* _Quoted passage_
Marsh Creek Spill Update: What Ward 6 Residents Need to Know

If you live in Ward 6 near Marsh Creek, here’s what you need to know.

How do I get updates on the spill?

  • On August 4th 2017 at 9:02am, the New York State Department of Environmental Conservation issued the following alert:

Overflow of untreated sewage from manhole to Marsh Creek due to equipment failure at Marsk Creek lift station

The above link is currently the only official Marsh Creek spill information from either the city or the state, and the above link may or may not be updated in the future.

  • The NYS DEC has a website where you can track all recent sewage discharge alerts here:

Recent NY-Alert Sewage Spill Notifications

Original Article:  5,000 Gallons of Sewage Spills into Ward 6’s Marsh Creek

What is untreated sewage?

Untreated Sewage refers to liquid wastes containing a mixture of human feces and wastewater from non-industrial human activities such as bathing, washing, and cleaning.*

How much is 5,000 Gallons of Untreated Sewage?

Here’s a US Army semi-trailer with a 5,000 gallon tank.

M969 – US Army

Here’s a US Air Force oil spreader with a 5,000 gallon tank.

Here is a dumptruck which can hold around 4,200 gallons.

This is Marsh Creek at North Street.

What are the environmental effects of untreated sewage?

Untreated sewage destroys aquatic ecosystems, threatening human livelihoods, when the associated biological oxygen demand and nutrient loading deplete oxygen in the water to levels too low to sustain life.*

What are the potential health effects caused by untreated sewage?

* _Supplied entries_

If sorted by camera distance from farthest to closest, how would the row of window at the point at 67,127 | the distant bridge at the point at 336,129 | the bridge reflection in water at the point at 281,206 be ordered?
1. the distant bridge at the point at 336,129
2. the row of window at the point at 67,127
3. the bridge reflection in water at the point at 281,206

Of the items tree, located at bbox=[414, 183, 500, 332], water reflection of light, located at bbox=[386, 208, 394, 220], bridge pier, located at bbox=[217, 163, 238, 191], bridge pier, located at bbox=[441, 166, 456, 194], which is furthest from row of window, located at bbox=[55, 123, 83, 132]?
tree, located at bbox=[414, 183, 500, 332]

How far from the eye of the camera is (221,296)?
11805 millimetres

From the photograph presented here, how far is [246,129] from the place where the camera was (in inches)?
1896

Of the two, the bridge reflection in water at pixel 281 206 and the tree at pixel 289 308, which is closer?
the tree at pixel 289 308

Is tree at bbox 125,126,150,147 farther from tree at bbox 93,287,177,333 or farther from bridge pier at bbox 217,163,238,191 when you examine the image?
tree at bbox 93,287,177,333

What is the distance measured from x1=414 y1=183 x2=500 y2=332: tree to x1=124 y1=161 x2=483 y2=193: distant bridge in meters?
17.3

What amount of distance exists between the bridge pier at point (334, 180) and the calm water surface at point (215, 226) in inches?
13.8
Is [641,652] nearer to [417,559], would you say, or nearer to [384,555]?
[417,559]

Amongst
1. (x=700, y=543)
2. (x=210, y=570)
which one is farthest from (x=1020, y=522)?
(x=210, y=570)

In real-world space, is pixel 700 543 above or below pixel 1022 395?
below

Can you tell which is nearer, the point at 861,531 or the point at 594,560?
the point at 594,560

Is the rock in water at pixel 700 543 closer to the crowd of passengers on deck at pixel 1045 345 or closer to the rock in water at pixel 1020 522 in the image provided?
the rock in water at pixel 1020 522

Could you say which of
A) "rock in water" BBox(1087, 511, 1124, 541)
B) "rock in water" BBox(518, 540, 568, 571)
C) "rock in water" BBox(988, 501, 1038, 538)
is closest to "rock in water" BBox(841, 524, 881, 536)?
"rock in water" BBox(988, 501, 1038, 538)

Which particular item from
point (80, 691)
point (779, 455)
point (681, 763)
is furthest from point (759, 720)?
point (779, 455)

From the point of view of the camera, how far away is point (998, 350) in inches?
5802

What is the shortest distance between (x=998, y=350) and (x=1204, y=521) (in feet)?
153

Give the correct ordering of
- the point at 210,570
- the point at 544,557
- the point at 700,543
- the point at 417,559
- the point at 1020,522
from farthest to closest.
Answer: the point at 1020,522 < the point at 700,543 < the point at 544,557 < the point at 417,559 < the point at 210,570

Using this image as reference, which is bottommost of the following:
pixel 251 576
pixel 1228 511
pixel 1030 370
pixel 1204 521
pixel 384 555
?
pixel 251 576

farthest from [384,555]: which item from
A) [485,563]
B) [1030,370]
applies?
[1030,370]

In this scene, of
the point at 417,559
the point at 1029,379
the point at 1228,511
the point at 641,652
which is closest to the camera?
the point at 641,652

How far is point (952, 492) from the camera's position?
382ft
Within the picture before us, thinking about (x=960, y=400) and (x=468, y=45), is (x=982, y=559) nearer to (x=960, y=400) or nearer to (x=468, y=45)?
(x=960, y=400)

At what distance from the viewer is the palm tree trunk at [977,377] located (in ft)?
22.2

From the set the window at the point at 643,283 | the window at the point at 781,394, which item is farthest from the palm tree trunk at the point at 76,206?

* _Required action 1_
In the Marsh Creek spill update, about how many gallons can the dumptruck hold?
* _Required action 2_
Carry the Marsh Creek spill update forward from its final line.

* _Answer box 1_
Around 4,200 gallons.

* _Answer box 2_
Untreated sewage poses a major risk to human health since it contains waterborne pathogens that can cause serious human illness. Life-threatening human pathogens carried by sewage include cholera, typhoid and dysentery. Other diseases resulting from sewage contamination of water include schistosomiasis, hepatitis A, intestinal nematode infections, and numerous others.*

Partial List of Diseases Caused by Untreated Sewage

What Should I do to avoid exposure?

You and your pets should have no contact with the water from Marsh Creek until updated by the DEC or City of Geneva.

Why Didn’t the City of Geneva Alert Residents of the Spill?

The City of Geneva is required under the “Sewage Pollution Right to Know Law” to inform the public of any untreated sewage spill no later than four hours after the spill is discovered. The law was amended in 2016, requiring the City to notify ONLY the DEC, whose alert system is in place to notify the public. If members of the public want to be sure to receive notifications, they must sign up at

The front page of the August 6 2017 Sunday Edition of the Finger Lakes Times included a notification about the spill, almost two full days after the spill occurred. The City of Geneva did not utilize their website or social media presence to alert residents of the spill.

“The Sewage Pollution Right to Know law was enacted in 2013. The law requires that discharges of untreated and partially treated sewage discharges are reported by publicly owned treatment works (POTWs) and publicly owned sewer systems (POSSs) within two hours of discovery to DEC and within four hours of discovery to the public and adjoining municipalities.”

Aren’t there Sewage Spills All the time? Is This Really a Big Deal?

Yes, there are. And yes it is.

While millions of gallons of untreated sewage are discharged into American waterways each year, Marsh Creek is unique in that it borders numerous private residences, as well as one of the City’s marquee public parks. It’s relatively small and slow-moving.

At the very least, the City should have reached out via their website and social media presence to let the public know about the sewage spill, so that residents and parkgoers could use extra care around the creek.